I naturally wanted to see the place from where Europe's enormous wealth originates, and despite many warnings I went down into the mines.

But that day will be chiseled in my memory forever.

First the slow climb up the hill in the mineworkers' truck, which was constantly on the verge of overturning.

My fear grew during hours of waiting while the mineworkers stuffed their mouths with coca leaves to chew up their courage.

They work night and day to make enough money for their families, so spending 2 hours chewing up their courage says something about the risk involved.

For while the mining industry did formerly account for 3/4 of Bolivia's income, the world price on tin hit a rock bottom in 1986, and the mines went bankrupt. The mineworkers, who couldn't get other work, have tried to continue on their own - and this hasn't made their work any less dangerous.

Where the mine companies invested in safety equipment?, shoring and pneumatic drills, it is now up to the individual mineworker who works on his own using 400-year-old methods.

There is not the time nor the money for shores, so every worker randomly drills galleries so narrow that he can hardly squeeze himself through. Every man owns the tin vein that he finds.

It was with deep awe that I entered the galleries where 8 million Indians and African slaves died.

The Spaniards forced them to work 4 months at the time without letting them out.

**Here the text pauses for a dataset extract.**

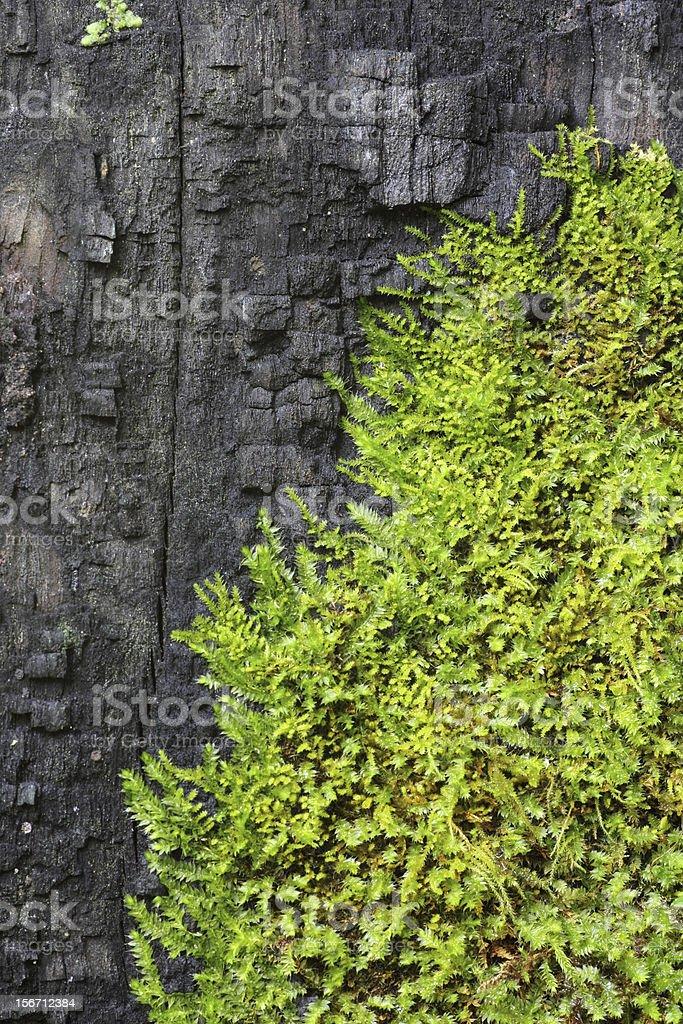 moss bark tree royalty-free stock photo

7 out of 10 never came out again. The shores they put up 400 years ago still remain in the upper, cooler layers of the mine, where I could almost stand up.

Later I had to crawl on all four.

It is impossible to describe this awful experience. Even outside the mine I could hardly walk the last 50 yards up to the shaft because of lack of oxygen here at 15.000 feet.

But having to crawl hundreds of yards in pitch-darkness with less and less oxygen, through icy water and strong winds up above and 110 degrees Fahrenheit of stifling heat further below, was like descending into Dante's inferno.

Already on the second story I almost gave up.

The dangerous chemicals, the siliciferous dust, which gives the miners a painful death, arsenic gasses, acetylene fumes and other confined by-products of explosions and combustion quickly destroy your idea of showing solidarity with the mineworkers with your own body and soul.

I dropped the carbide lamp when I was burnt by the flame. And I could not see anything anyhow since chemicals made my eyes smart like hydrochloric acid.

These pictures are taken blindly just by aiming at the sound.

At the bottom my courage deserted me completely when the mineworkers told me that if I passed out, I would never get out as they could only carry 40 pounds.

When I tried to photograph this worker, I knocked a rock down over him which almost killed him.

Many of the mineworkers were disappointed that I hadn't brought them enough dynamite, which is sold all over town.

I didn't manage to get out before the explosions, and it was indeed a shaking experience to sit buried in a pocket deep underground and feel everything around me explode not knowing if a drilling had come too close.

While the dust settled, we had what is called a lunch-break in Europe - but here it was just coca leaves to soothe the hunger and the pain.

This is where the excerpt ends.